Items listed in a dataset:
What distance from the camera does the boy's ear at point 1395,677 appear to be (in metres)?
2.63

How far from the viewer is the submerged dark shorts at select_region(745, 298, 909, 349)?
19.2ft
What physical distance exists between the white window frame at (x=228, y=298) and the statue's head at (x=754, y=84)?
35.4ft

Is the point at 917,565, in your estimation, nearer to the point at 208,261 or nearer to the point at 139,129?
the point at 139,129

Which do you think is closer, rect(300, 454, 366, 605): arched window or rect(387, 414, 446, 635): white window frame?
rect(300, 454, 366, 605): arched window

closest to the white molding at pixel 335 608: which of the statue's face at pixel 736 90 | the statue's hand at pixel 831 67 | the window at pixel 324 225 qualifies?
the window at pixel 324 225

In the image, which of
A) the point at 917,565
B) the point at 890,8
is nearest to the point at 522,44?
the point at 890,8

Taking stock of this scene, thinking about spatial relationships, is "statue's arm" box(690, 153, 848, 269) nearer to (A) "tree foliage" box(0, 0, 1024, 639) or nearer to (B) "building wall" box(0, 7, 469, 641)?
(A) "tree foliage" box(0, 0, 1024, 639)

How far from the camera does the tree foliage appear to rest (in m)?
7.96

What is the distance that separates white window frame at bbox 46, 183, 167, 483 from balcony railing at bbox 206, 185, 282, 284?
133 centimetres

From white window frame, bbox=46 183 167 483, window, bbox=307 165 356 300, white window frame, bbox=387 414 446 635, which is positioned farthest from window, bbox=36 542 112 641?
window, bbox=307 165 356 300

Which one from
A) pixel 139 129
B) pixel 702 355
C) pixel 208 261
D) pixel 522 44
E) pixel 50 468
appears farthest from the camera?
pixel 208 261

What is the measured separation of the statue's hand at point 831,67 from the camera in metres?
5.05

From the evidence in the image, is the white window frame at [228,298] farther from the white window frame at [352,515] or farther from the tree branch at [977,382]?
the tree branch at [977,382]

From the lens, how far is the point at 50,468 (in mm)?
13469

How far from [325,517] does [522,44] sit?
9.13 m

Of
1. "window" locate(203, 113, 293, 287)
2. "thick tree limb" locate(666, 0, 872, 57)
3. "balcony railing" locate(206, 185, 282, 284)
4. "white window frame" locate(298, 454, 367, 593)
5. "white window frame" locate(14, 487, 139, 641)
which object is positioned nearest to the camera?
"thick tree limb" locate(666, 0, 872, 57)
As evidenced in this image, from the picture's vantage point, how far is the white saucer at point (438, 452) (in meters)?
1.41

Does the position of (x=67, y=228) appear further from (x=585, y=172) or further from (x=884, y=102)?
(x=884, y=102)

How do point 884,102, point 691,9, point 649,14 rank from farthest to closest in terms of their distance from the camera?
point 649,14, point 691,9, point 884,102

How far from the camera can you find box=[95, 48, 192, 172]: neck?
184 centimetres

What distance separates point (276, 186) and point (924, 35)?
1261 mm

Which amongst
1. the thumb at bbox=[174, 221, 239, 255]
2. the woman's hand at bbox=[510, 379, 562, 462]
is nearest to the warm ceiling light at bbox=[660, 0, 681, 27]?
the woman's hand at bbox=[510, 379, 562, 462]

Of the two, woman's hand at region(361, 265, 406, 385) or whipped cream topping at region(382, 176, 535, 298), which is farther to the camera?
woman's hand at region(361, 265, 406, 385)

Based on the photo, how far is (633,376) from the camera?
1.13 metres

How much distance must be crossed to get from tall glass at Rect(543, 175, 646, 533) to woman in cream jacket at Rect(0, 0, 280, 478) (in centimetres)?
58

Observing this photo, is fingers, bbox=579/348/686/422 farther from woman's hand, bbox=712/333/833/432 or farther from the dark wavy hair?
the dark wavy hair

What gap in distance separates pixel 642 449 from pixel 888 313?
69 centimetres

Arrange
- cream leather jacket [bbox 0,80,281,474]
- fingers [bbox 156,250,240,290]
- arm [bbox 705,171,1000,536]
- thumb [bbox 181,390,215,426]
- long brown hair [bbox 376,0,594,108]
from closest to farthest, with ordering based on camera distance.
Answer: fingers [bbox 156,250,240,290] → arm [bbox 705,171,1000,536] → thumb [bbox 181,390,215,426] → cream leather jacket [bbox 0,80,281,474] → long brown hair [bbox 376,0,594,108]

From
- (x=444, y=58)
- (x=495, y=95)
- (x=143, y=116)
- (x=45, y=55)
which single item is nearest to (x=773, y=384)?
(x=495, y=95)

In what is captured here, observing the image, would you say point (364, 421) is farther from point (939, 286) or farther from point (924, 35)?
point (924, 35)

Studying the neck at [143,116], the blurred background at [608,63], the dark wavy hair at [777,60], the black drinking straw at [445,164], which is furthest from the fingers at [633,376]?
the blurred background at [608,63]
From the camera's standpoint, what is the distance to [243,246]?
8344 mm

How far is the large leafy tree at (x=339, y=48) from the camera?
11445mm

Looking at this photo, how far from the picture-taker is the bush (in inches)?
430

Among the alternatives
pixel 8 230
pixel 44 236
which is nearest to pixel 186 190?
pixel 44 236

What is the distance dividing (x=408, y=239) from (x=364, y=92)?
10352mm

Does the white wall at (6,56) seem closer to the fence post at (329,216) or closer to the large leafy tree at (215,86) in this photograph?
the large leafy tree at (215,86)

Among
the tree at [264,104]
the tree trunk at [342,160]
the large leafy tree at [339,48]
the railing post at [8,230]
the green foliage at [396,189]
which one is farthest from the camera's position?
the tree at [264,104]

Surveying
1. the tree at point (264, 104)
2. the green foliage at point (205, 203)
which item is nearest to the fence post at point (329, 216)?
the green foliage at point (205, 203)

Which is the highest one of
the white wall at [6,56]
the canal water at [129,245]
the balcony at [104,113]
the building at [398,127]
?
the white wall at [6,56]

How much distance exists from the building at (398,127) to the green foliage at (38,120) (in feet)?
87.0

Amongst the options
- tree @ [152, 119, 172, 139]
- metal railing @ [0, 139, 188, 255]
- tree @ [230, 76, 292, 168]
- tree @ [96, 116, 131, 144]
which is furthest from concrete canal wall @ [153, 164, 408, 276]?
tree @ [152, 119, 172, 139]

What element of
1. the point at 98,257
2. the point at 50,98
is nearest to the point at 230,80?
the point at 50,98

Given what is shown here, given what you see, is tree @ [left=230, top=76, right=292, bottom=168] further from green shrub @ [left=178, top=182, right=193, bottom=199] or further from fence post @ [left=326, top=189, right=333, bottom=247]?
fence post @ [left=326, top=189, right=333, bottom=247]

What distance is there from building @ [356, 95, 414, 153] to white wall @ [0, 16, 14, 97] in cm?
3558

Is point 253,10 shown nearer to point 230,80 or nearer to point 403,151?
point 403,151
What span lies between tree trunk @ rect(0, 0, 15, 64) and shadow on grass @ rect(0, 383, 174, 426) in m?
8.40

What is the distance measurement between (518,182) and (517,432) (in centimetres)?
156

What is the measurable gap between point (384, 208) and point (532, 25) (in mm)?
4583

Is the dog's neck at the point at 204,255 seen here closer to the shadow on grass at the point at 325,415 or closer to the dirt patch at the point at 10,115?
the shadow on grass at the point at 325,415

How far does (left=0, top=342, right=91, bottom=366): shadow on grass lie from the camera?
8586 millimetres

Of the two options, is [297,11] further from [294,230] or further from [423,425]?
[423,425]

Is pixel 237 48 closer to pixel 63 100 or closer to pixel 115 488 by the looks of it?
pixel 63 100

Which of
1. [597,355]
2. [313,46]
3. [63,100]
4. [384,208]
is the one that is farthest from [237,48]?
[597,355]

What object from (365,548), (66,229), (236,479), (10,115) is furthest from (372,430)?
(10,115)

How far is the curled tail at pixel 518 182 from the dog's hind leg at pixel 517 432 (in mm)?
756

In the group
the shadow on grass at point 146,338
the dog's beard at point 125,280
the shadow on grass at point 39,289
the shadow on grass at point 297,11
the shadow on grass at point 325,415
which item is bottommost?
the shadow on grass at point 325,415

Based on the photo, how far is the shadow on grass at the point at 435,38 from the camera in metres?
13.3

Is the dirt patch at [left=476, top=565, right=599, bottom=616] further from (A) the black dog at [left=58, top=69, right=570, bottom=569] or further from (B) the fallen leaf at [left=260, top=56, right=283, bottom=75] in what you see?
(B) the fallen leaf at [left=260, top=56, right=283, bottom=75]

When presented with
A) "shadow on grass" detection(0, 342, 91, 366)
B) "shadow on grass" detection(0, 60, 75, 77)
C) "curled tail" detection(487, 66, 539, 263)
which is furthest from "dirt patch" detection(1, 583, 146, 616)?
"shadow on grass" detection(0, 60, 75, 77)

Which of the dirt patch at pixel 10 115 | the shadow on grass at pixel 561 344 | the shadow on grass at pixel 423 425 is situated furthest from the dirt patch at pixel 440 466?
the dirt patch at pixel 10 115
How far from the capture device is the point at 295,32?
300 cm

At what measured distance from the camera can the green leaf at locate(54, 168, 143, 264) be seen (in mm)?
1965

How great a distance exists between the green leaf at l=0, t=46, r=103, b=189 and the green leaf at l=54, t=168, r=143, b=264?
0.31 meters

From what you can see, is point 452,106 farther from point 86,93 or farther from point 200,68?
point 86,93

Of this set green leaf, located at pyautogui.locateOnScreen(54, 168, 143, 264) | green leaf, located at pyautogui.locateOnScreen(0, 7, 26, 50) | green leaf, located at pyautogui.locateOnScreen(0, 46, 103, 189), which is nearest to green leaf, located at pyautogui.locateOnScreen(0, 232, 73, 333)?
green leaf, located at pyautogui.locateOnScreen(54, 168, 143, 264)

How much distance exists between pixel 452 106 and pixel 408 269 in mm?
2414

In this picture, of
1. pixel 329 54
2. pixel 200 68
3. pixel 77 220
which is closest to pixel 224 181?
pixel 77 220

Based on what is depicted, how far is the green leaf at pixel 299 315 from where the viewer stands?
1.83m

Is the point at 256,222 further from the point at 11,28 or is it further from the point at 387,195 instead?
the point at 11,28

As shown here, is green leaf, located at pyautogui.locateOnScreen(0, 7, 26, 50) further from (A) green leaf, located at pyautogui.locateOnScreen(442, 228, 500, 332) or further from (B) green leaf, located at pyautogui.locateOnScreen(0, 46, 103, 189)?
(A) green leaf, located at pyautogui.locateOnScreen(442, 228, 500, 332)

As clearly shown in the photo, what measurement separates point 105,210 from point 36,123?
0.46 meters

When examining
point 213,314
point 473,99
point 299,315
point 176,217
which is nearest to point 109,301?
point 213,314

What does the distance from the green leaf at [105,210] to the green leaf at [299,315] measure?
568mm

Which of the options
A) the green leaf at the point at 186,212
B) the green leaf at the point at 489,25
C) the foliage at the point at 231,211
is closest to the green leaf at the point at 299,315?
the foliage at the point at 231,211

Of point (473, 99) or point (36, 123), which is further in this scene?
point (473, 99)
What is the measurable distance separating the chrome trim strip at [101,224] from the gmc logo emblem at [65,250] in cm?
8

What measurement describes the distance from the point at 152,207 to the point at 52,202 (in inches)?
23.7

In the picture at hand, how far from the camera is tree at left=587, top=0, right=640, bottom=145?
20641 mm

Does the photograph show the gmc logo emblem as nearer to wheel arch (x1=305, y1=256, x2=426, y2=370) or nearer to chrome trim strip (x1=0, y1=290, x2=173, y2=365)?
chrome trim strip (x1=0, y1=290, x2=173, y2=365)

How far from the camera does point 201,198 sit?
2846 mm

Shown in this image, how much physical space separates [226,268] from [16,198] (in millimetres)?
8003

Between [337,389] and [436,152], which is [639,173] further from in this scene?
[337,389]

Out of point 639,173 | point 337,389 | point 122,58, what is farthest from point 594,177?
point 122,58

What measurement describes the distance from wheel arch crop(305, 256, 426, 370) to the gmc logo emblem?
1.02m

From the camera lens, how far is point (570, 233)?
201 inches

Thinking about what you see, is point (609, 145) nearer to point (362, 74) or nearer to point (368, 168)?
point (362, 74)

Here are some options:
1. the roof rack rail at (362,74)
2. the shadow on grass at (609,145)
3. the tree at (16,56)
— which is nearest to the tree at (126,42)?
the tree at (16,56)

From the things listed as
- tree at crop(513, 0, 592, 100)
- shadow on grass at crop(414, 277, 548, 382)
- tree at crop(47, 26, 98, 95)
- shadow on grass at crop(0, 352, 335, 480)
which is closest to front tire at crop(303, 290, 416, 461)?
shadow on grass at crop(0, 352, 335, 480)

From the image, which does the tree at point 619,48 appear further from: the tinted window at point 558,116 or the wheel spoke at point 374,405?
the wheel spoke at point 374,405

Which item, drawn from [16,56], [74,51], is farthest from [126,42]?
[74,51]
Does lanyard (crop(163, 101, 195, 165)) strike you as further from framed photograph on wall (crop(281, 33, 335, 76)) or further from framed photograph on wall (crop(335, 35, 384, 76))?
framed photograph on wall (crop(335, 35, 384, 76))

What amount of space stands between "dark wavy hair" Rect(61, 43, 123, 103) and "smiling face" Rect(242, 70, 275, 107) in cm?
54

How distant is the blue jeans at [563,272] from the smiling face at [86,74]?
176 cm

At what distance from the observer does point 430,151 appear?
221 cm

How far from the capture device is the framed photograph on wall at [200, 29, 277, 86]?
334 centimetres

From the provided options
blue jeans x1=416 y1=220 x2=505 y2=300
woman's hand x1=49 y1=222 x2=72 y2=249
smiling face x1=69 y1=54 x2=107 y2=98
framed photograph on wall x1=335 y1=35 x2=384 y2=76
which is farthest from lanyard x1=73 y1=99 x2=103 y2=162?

# TASK TO CARRY OUT
Reproduce verbatim everything in the data from the line containing "How distant is" down to the end of the data, both ends included.

# FULL SOLUTION
How distant is the blue jeans at [563,272] from the smiling face at [86,74]?
176 cm

At what distance from the observer does point 430,151 appear?
221 cm

How far from the capture device is the framed photograph on wall at [200, 29, 277, 86]?
334 centimetres

From the provided options
blue jeans x1=416 y1=220 x2=505 y2=300
woman's hand x1=49 y1=222 x2=72 y2=249
smiling face x1=69 y1=54 x2=107 y2=98
framed photograph on wall x1=335 y1=35 x2=384 y2=76
which is farthest from lanyard x1=73 y1=99 x2=103 y2=162?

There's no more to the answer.